# [Stored records]

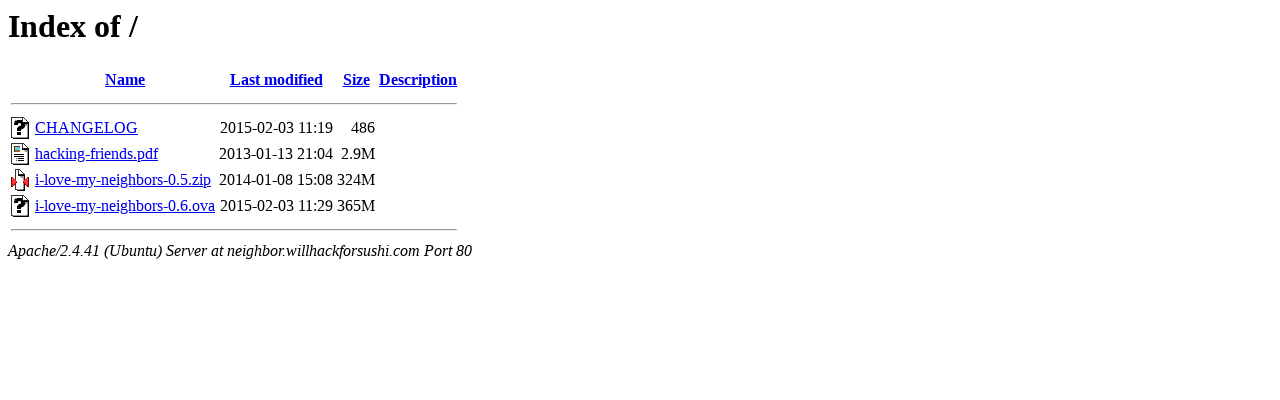

--- FILE ---
content_type: text/html;charset=UTF-8
request_url: http://neighbor.willhackforsushi.com/
body_size: 546
content:
<!DOCTYPE HTML PUBLIC "-//W3C//DTD HTML 3.2 Final//EN">
<html>
 <head>
  <title>Index of /</title>
 </head>
 <body>
<h1>Index of /</h1>
  <table>
   <tr><th valign="top"><img src="/icons/blank.gif" alt="[ICO]"></th><th><a href="?C=N;O=D">Name</a></th><th><a href="?C=M;O=A">Last modified</a></th><th><a href="?C=S;O=A">Size</a></th><th><a href="?C=D;O=A">Description</a></th></tr>
   <tr><th colspan="5"><hr></th></tr>
<tr><td valign="top"><img src="/icons/unknown.gif" alt="[   ]"></td><td><a href="CHANGELOG">CHANGELOG</a></td><td align="right">2015-02-03 11:19  </td><td align="right">486 </td><td>&nbsp;</td></tr>
<tr><td valign="top"><img src="/icons/layout.gif" alt="[   ]"></td><td><a href="hacking-friends.pdf">hacking-friends.pdf</a></td><td align="right">2013-01-13 21:04  </td><td align="right">2.9M</td><td>&nbsp;</td></tr>
<tr><td valign="top"><img src="/icons/compressed.gif" alt="[   ]"></td><td><a href="i-love-my-neighbors-0.5.zip">i-love-my-neighbors-0.5.zip</a></td><td align="right">2014-01-08 15:08  </td><td align="right">324M</td><td>&nbsp;</td></tr>
<tr><td valign="top"><img src="/icons/unknown.gif" alt="[   ]"></td><td><a href="i-love-my-neighbors-0.6.ova">i-love-my-neighbors-0.6.ova</a></td><td align="right">2015-02-03 11:29  </td><td align="right">365M</td><td>&nbsp;</td></tr>
   <tr><th colspan="5"><hr></th></tr>
</table>
<address>Apache/2.4.41 (Ubuntu) Server at neighbor.willhackforsushi.com Port 80</address>
</body></html>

# [Assigned task]
From the first line to the last, repeat the records exactly, leaving out the pictures.

# [Solution to the problem]
--- FILE ---
content_type: text/html;charset=UTF-8
request_url: http://neighbor.willhackforsushi.com/
body_size: 546
content:
<!DOCTYPE HTML PUBLIC "-//W3C//DTD HTML 3.2 Final//EN">
<html>
 <head>
  <title>Index of /</title>
 </head>
 <body>
<h1>Index of /</h1>
  <table>
   <tr><th valign="top"><img src="/icons/blank.gif" alt="[ICO]"></th><th><a href="?C=N;O=D">Name</a></th><th><a href="?C=M;O=A">Last modified</a></th><th><a href="?C=S;O=A">Size</a></th><th><a href="?C=D;O=A">Description</a></th></tr>
   <tr><th colspan="5"><hr></th></tr>
<tr><td valign="top"><img src="/icons/unknown.gif" alt="[   ]"></td><td><a href="CHANGELOG">CHANGELOG</a></td><td align="right">2015-02-03 11:19  </td><td align="right">486 </td><td>&nbsp;</td></tr>
<tr><td valign="top"><img src="/icons/layout.gif" alt="[   ]"></td><td><a href="hacking-friends.pdf">hacking-friends.pdf</a></td><td align="right">2013-01-13 21:04  </td><td align="right">2.9M</td><td>&nbsp;</td></tr>
<tr><td valign="top"><img src="/icons/compressed.gif" alt="[   ]"></td><td><a href="i-love-my-neighbors-0.5.zip">i-love-my-neighbors-0.5.zip</a></td><td align="right">2014-01-08 15:08  </td><td align="right">324M</td><td>&nbsp;</td></tr>
<tr><td valign="top"><img src="/icons/unknown.gif" alt="[   ]"></td><td><a href="i-love-my-neighbors-0.6.ova">i-love-my-neighbors-0.6.ova</a></td><td align="right">2015-02-03 11:29  </td><td align="right">365M</td><td>&nbsp;</td></tr>
   <tr><th colspan="5"><hr></th></tr>
</table>
<address>Apache/2.4.41 (Ubuntu) Server at neighbor.willhackforsushi.com Port 80</address>
</body></html>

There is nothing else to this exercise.